Big5
Traditional Chinese encoding used in Taiwan, Hong Kong, and Macau. Variable-width: single-byte for ASCII, double-byte for Chinese. The name refers to the five major Taiwanese IT companies that developed it.
Byte Structure
Big5 uses variable-width encoding (1–2 bytes per character). Characters not in this encoding cannot be represented and must be replaced or transliterated.
When to Use Big5
Big5 is the standard encoding for Traditional Chinese, used in Taiwan, Hong Kong, and Macau. You'll need it when processing Traditional Chinese content from legacy sources — older Taiwanese web pages, legacy desktop software, or historical documents. New systems should use UTF-8.
Sample Characters in Big5
The table below shows how a selection of characters are represented in Big5. Bytes are shown in hexadecimal. Characters marked "not supported" cannot be encoded in Big5 and would need to be replaced or transliterated when converting from Unicode.
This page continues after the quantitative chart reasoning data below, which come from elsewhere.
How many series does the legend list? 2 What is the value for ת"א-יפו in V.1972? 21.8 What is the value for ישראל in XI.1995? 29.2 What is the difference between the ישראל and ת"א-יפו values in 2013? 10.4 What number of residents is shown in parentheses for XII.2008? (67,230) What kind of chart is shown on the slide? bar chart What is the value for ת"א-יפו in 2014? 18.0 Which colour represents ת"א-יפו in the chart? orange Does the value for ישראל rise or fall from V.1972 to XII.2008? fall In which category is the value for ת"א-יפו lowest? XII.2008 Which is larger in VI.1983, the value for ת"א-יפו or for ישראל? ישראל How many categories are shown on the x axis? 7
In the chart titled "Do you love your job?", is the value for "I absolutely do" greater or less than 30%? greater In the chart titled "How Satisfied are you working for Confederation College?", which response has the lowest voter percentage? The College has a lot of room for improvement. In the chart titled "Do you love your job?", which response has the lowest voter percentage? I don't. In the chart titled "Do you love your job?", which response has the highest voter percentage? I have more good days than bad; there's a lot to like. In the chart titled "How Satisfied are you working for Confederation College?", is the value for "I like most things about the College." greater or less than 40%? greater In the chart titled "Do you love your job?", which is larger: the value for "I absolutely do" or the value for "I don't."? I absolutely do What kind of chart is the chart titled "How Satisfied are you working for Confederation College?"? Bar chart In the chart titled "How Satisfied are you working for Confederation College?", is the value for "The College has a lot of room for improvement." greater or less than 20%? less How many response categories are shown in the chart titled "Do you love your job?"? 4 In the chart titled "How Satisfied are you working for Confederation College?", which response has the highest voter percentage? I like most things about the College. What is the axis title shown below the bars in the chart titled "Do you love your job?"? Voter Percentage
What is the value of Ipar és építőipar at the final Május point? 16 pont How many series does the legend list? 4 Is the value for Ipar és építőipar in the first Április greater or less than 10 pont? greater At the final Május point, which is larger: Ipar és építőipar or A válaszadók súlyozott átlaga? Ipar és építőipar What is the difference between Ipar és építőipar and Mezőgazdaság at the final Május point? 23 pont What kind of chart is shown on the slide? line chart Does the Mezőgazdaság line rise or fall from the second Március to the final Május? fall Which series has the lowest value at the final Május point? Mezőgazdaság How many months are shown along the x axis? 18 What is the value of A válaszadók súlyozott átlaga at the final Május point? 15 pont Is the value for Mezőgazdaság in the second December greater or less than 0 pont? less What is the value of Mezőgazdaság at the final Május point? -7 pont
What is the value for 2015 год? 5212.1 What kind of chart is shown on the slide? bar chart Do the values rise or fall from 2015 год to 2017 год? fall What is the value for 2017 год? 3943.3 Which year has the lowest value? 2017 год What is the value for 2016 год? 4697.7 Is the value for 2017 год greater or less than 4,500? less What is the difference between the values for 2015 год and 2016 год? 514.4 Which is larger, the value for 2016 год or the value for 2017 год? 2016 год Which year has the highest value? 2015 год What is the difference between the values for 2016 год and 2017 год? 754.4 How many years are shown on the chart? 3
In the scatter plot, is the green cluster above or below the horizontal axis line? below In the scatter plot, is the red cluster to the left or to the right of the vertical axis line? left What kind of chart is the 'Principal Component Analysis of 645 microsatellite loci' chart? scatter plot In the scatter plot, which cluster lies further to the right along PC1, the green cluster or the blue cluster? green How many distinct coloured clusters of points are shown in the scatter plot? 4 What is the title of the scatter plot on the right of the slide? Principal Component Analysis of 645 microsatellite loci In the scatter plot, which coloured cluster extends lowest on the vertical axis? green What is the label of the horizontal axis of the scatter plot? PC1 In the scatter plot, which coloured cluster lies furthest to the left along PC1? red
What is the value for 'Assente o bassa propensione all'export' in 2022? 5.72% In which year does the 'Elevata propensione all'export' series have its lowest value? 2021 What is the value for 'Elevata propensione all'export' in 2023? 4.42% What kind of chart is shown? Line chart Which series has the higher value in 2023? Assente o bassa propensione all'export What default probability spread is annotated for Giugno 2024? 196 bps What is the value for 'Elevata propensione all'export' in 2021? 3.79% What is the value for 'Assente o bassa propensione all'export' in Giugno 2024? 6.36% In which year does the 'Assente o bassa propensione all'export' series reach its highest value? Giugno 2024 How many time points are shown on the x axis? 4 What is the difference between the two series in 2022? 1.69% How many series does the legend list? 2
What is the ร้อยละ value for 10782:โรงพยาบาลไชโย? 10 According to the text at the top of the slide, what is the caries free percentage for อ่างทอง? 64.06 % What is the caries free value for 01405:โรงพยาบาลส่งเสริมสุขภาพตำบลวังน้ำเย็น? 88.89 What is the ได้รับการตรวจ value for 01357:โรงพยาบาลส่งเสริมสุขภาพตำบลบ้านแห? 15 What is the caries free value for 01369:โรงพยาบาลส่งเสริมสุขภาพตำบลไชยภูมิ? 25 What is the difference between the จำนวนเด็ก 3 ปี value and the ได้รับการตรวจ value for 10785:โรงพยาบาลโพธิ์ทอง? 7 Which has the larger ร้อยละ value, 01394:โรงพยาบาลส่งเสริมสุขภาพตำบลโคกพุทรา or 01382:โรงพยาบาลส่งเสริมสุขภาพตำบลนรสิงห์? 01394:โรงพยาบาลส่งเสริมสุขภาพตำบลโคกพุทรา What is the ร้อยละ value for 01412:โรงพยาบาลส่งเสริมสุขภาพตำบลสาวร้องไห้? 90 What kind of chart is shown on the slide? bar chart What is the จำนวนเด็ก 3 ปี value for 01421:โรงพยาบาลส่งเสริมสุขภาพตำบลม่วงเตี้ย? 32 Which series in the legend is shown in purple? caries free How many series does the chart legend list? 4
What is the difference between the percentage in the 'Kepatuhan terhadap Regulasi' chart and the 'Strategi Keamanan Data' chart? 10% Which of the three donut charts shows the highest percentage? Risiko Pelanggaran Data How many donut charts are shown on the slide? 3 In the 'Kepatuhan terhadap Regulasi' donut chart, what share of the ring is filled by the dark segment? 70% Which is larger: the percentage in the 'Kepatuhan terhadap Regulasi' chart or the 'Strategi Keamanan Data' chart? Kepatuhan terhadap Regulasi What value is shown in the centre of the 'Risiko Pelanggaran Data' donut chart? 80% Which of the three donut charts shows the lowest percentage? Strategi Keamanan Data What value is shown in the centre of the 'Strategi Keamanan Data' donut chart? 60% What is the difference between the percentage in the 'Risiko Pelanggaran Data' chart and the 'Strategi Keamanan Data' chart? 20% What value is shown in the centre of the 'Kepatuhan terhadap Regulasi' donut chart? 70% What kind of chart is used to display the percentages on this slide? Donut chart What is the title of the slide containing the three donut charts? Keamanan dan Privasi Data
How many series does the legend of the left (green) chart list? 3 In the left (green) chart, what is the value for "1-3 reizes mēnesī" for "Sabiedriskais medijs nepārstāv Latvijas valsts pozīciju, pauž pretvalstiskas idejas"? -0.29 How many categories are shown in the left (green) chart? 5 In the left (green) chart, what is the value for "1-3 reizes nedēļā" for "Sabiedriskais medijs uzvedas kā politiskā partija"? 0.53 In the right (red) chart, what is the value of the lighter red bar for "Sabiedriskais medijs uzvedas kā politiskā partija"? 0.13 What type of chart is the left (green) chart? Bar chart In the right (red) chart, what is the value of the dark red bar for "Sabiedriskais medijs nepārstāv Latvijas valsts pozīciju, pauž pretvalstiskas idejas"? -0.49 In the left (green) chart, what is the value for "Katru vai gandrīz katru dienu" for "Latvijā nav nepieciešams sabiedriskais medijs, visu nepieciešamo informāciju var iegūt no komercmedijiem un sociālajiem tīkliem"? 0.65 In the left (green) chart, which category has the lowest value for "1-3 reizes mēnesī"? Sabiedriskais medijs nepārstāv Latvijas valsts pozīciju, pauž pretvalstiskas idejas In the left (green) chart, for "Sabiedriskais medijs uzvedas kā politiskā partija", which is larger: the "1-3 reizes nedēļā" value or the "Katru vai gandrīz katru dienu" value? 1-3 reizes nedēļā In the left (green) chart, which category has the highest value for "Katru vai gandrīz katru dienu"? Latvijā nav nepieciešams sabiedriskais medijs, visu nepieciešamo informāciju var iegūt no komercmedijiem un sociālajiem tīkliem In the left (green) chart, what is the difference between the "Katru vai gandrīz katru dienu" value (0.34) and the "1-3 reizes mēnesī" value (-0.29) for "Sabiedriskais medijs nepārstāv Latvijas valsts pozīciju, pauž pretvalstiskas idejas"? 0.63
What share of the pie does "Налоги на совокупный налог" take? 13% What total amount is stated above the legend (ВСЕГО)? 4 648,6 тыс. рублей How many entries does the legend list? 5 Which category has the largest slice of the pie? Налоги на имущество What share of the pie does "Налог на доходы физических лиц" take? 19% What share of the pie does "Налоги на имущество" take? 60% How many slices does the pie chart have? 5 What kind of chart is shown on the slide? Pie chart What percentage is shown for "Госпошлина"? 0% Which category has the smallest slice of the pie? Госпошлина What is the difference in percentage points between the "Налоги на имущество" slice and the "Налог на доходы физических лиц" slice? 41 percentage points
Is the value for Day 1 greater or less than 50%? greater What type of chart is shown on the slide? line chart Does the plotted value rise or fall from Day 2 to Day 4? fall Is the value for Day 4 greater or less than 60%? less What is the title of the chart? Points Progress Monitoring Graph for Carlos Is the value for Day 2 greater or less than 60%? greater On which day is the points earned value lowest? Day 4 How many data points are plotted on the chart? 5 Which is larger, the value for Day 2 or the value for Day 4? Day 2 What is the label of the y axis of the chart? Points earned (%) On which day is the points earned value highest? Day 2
| Character | Codepoint | Name | Bytes (Hex) | Bytes (Decimal) | Supported |
|---|---|---|---|---|---|
| A | U+0041 | LATIN CAPITAL LETTER A | 41 | 65 | Yes |
| a | U+0061 | LATIN SMALL LETTER A | 61 | 97 | Yes |
| 0 | U+0030 | DIGIT ZERO | 30 | 48 | Yes |
| $ | U+0024 | DOLLAR SIGN | 24 | 36 | Yes |
| £ | U+00A3 | POUND SIGN | A2 47 | 162 71 | Yes |
| © | U+00A9 | COPYRIGHT SIGN | not supported | — | |
| € | U+20AC | EURO SIGN | not supported | — | |
| α | U+03B1 | GREEK SMALL LETTER ALPHA | A3 5C | 163 92 | Yes |
| А | U+0410 | CYRILLIC CAPITAL LETTER A | not supported | — | |
| 中 | U+4E2D | A4 A4 | 164 164 | Yes | |
| あ | U+3042 | HIRAGANA LETTER A | C6 A6 | 198 166 | Yes |
| ☺ | U+263A | WHITE SMILING FACE | not supported | — |
Working with Big5 in Code
Every major language has built-in support for encoding conversion. The examples below show how to encode a string to Big5 bytes and decode it back to a Unicode string. Always specify the encoding explicitly — never rely on system defaults, which vary by OS and locale.
# Encode a string to big5 bytes
text = "Hello, 世界"
encoded = text.encode("Big5")
# Decode bytes back to a string
decoded = encoded.decode("Big5")
// Convert to big5
$bytes = mb_convert_encoding(
"Hello, 世界",
"Big5",
"UTF-8"
);
// Convert back to UTF-8
$text = mb_convert_encoding(
$bytes,
"UTF-8",
"Big5"
);
// Encode to Big5 bytes
const encoder = new TextEncoder(); // UTF-8
const bytes = encoder.encode("Hello, 世界");
// Decode bytes
const decoder = new TextDecoder("Big5");
const text = decoder.decode(bytes);
-- Create a database with Big5
CREATE DATABASE mydb
ENCODING 'Big5'
LC_COLLATE 'en_US.UTF-8';
-- Check database encoding
SELECT pg_encoding_to_char(encoding)
FROM pg_database
WHERE datname = current_database();
Compare with Other Encodings
See how Big5 differs from other encodings — which characters each supports and how the byte representations compare.
Big5 FAQ
What is the difference between Big5 and Big5-HKSCS?
Big5 is the original Traditional Chinese encoding from Taiwan covering about 13,000 characters. Big5-HKSCS (Hong Kong Supplementary Character Set) adds thousands of characters used in Hong Kong, including Cantonese characters and characters specific to Hong Kong government, legal, and business use. For Hong Kong content, Big5-HKSCS is the correct variant.
Is Big5 still in use?
Big5 remains in legacy Taiwanese government documents, older Taiwanese and Hong Kong websites, and some Traditional Chinese desktop software. Modern Taiwanese web content has largely migrated to UTF-8. When processing Traditional Chinese legacy data, always detect or specify the encoding — Big5 and UTF-8 can be ambiguous in some byte ranges.